Hizbullah secretary-general’s political aide Hussein Khalil announced Thursday that Free Patriotic Movement leader MP Michel Aoun can be considered a “consensual” presidential candidate, describing the disagreement between the party and the movement over the extension of parliament’s term as a “minor” issue.
“Our meeting today was aimed at reiterating that the relation between Hizbullah and the FPM has surpassed the memorandum of understanding to become an ‘existential relation’,” said Khalil after meeting Aoun in Rabieh.
The talks were also attended by Foreign Minister Jebran Bassil and head of Hizbullah’s Liaison and Coordination Unit Wafiq Safa.
“The FPM and us have become one body,” Khalil added.
“We must put our hands together and close ranks in the face of the fierce storms that are lashing our country and the region in general,” he said.
Recalling recent remarks by Hizbullah chief Sayyed Hassan Nasrallah, who voiced support for Aoun in the presidential race, Khalil said “what the Sayyed said about the presidency was the normal thing to say, because General Aoun represents the pinnacle of national leadership.”
“He has his own decision and he is not subordinate to a foreign agenda and he’s almost the sole leader of Christians in Lebanon and the Middle East,” the Hizbullah official explained.
Asked about the divergent stances over the issue of extending the parliament’s term, Khalil said “the issue of extension was a minor thing.”
“We don’t impose our ideas on our allies, the same as our allies do not accept to impose their will on us,” he added.
“We believe that General Aoun is the best candidate for the presidency and this is our final stance,” Khalil said, in response to another question.
“We consider General Aoun to be a consensual man and he has the characteristics of the prominent leader.
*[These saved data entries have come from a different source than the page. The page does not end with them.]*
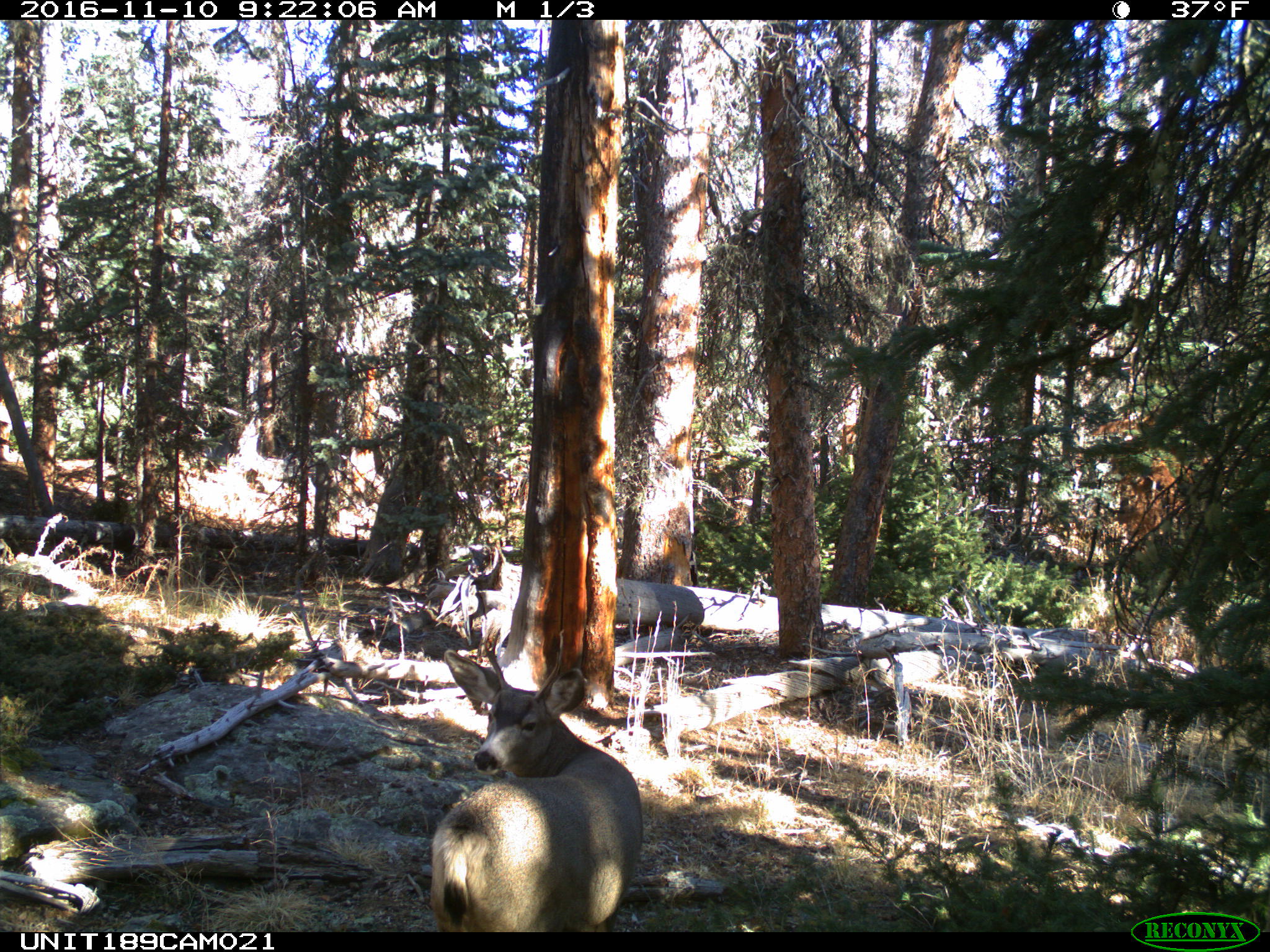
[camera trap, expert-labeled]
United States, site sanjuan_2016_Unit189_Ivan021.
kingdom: Animalia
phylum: Chordata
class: Mammalia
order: Artiodactyla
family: Cervidae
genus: Odocoileus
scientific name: Odocoileus hemionus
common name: mule deer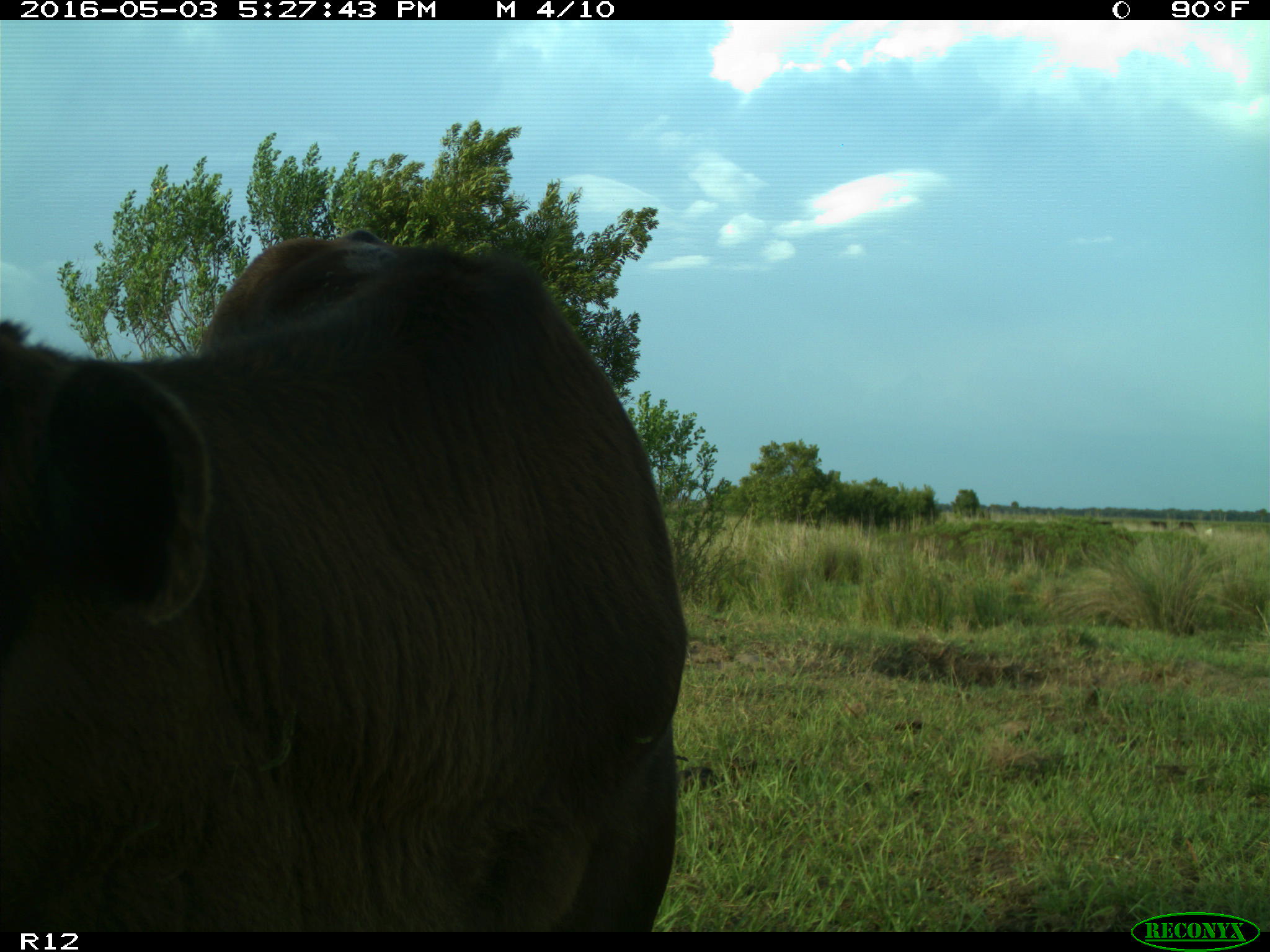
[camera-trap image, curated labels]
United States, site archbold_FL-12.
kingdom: Animalia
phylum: Chordata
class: Mammalia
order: Artiodactyla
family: Bovidae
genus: Bos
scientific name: Bos taurus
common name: domestic cow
Bos taurus (domestic cow).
He is a man of decision at the level of Lebanon and the region and we’ll defend our point of view till the end and this is our firm stance which we will not change,” Khalil added.
Last week, 95 out of 128 lawmakers voted to extend their term in office for a second time, amid a boycott by the FPM and the Kataeb Party.
Lebanon has been without a president since May when the term of Michel Suleiman ended.
A dispute between the rival March 8 and 14 camps over a compromise candidate has thwarted the election of a new president.